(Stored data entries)
● ● ● ●

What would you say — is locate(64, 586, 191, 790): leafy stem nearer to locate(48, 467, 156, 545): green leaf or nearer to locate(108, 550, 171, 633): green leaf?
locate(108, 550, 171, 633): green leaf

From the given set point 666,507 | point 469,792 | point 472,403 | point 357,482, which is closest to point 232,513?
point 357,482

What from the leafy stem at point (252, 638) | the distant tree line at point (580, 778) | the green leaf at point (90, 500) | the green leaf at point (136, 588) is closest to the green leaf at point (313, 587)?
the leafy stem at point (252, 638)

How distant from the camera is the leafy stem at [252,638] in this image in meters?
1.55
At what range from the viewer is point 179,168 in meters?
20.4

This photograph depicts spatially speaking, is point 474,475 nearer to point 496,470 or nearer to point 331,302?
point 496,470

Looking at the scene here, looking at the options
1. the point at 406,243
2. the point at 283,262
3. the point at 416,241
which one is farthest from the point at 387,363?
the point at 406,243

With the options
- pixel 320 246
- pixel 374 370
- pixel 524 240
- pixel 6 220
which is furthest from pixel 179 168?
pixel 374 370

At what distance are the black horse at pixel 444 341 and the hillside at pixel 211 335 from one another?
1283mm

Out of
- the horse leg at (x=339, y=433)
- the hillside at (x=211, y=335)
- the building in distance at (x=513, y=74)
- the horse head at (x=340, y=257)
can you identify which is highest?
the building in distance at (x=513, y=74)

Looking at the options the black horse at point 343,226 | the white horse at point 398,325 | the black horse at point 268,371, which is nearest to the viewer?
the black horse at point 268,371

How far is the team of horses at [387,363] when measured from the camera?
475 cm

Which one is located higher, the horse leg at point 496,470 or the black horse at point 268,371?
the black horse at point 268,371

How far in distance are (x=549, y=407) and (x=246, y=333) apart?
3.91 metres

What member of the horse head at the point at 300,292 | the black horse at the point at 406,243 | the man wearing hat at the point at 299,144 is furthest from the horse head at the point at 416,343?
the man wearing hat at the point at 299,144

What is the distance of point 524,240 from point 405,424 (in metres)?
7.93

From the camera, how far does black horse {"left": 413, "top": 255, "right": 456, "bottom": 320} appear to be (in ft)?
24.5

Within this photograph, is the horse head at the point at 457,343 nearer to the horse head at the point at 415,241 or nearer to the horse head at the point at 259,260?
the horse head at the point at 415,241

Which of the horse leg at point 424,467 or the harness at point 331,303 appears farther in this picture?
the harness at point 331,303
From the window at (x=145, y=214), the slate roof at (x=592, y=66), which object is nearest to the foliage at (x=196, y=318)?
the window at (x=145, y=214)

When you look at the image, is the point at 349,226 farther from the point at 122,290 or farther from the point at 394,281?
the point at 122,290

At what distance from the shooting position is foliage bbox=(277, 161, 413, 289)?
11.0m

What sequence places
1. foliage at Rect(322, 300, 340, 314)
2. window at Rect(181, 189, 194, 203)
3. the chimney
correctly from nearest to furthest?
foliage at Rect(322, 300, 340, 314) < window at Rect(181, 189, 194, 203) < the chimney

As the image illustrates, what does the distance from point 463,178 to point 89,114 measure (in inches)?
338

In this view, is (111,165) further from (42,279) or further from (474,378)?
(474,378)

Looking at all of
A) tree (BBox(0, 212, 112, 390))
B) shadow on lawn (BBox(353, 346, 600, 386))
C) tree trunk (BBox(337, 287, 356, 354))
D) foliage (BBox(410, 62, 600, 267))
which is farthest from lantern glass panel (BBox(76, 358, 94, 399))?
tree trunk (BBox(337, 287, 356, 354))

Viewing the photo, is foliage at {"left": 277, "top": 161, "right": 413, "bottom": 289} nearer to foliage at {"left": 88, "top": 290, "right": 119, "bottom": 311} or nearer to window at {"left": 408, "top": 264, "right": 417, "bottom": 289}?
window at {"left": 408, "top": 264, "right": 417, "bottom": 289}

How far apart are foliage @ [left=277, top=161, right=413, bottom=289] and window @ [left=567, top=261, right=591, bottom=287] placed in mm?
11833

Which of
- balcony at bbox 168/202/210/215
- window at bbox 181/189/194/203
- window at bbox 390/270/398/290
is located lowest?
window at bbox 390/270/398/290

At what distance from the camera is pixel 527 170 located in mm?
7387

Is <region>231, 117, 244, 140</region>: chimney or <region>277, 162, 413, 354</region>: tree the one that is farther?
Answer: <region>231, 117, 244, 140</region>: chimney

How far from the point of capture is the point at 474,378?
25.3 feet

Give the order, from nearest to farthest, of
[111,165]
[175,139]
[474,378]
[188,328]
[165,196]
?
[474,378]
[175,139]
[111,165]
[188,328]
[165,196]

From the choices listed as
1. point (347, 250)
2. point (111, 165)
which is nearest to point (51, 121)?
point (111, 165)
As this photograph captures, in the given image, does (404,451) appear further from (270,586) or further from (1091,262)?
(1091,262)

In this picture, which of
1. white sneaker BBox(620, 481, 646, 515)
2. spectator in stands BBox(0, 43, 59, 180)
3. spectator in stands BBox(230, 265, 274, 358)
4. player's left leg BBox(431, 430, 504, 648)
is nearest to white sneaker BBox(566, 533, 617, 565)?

● ● ● ●

__Stated task__
Please output the entire listing exactly as it stands.

__Response to this task__
What would you say — is locate(64, 586, 191, 790): leafy stem nearer to locate(48, 467, 156, 545): green leaf or nearer to locate(108, 550, 171, 633): green leaf?
locate(108, 550, 171, 633): green leaf

From the given set point 666,507 | point 469,792 | point 472,403 | point 357,482, which is closest to point 232,513?
point 357,482

What from the leafy stem at point (252, 638) | the distant tree line at point (580, 778) | the green leaf at point (90, 500) | the green leaf at point (136, 588) is closest to the green leaf at point (313, 587)?
the leafy stem at point (252, 638)

How distant from the camera is the leafy stem at [252,638] in this image in meters?
1.55
At what range from the viewer is point 179,168 in meters?
20.4

This photograph depicts spatially speaking, is point 474,475 nearer to point 496,470 or nearer to point 331,302?
point 496,470

Looking at the scene here, looking at the options
1. the point at 406,243
2. the point at 283,262
3. the point at 416,241
which one is farthest from the point at 387,363?
the point at 406,243

With the options
- pixel 320 246
- pixel 374 370
- pixel 524 240
- pixel 6 220
which is furthest from pixel 179 168?
pixel 374 370

At what distance are the black horse at pixel 444 341 and the hillside at pixel 211 335 from one another?
1283mm

Out of
- the horse leg at (x=339, y=433)
- the hillside at (x=211, y=335)
- the building in distance at (x=513, y=74)
- the horse head at (x=340, y=257)
can you identify which is highest?
the building in distance at (x=513, y=74)

Looking at the options the black horse at point 343,226 | the white horse at point 398,325 | the black horse at point 268,371, which is nearest to the viewer?
the black horse at point 268,371

How far is the team of horses at [387,363] when measured from the camera?
475 cm

Which one is located higher, the horse leg at point 496,470 or the black horse at point 268,371?
the black horse at point 268,371

How far in distance are (x=549, y=407) and (x=246, y=333) apart?
3.91 metres

What member of the horse head at the point at 300,292 | the black horse at the point at 406,243 | the man wearing hat at the point at 299,144 is furthest from the horse head at the point at 416,343?
the man wearing hat at the point at 299,144

What is the distance of point 524,240 from point 405,424 (in metres)?
7.93

From the camera, how far does black horse {"left": 413, "top": 255, "right": 456, "bottom": 320} appear to be (in ft)?
24.5

Within this photograph, is the horse head at the point at 457,343 nearer to the horse head at the point at 415,241 or nearer to the horse head at the point at 259,260?
the horse head at the point at 415,241

Which of the horse leg at point 424,467 or the harness at point 331,303 appears farther in this picture?
the harness at point 331,303
From the window at (x=145, y=214), the slate roof at (x=592, y=66), which object is nearest to the foliage at (x=196, y=318)?
the window at (x=145, y=214)

When you look at the image, is the point at 349,226 farther from the point at 122,290 or farther from the point at 394,281?
the point at 122,290

At what distance from the shooting position is foliage bbox=(277, 161, 413, 289)?
11.0m

What sequence places
1. foliage at Rect(322, 300, 340, 314)
2. window at Rect(181, 189, 194, 203)
3. the chimney
correctly from nearest to furthest?
foliage at Rect(322, 300, 340, 314) < window at Rect(181, 189, 194, 203) < the chimney

As the image illustrates, what does the distance from point 463,178 to point 89,114 measure (in inches)?
338

In this view, is (111,165) further from (42,279) or further from (474,378)?
(474,378)

Looking at all of
A) tree (BBox(0, 212, 112, 390))
B) shadow on lawn (BBox(353, 346, 600, 386))
C) tree trunk (BBox(337, 287, 356, 354))
D) foliage (BBox(410, 62, 600, 267))
which is farthest from lantern glass panel (BBox(76, 358, 94, 399))?
tree trunk (BBox(337, 287, 356, 354))

Viewing the photo, is foliage at {"left": 277, "top": 161, "right": 413, "bottom": 289} nearer to foliage at {"left": 88, "top": 290, "right": 119, "bottom": 311} or nearer to window at {"left": 408, "top": 264, "right": 417, "bottom": 289}?
window at {"left": 408, "top": 264, "right": 417, "bottom": 289}

How far apart are foliage @ [left=277, top=161, right=413, bottom=289] and window @ [left=567, top=261, right=591, bottom=287] placed in mm?
11833

Which of
- balcony at bbox 168/202/210/215
- window at bbox 181/189/194/203
- window at bbox 390/270/398/290
is located lowest?
window at bbox 390/270/398/290

At what distance from the camera is pixel 527 170 located in mm?
7387

Is <region>231, 117, 244, 140</region>: chimney or <region>277, 162, 413, 354</region>: tree the one that is farther?
Answer: <region>231, 117, 244, 140</region>: chimney

How far from the point of capture is the point at 474,378?
25.3 feet

Give the order, from nearest to farthest, of
[111,165]
[175,139]
[474,378]
[188,328]
[165,196]
?
[474,378]
[175,139]
[111,165]
[188,328]
[165,196]

From the choices listed as
1. point (347, 250)
2. point (111, 165)
which is nearest to point (51, 121)?
point (111, 165)
As this photograph captures, in the given image, does (404,451) appear further from (270,586) or further from (1091,262)?
(1091,262)

In this picture, which of
1. white sneaker BBox(620, 481, 646, 515)
2. spectator in stands BBox(0, 43, 59, 180)
3. spectator in stands BBox(230, 265, 274, 358)
4. player's left leg BBox(431, 430, 504, 648)
is nearest to white sneaker BBox(566, 533, 617, 565)?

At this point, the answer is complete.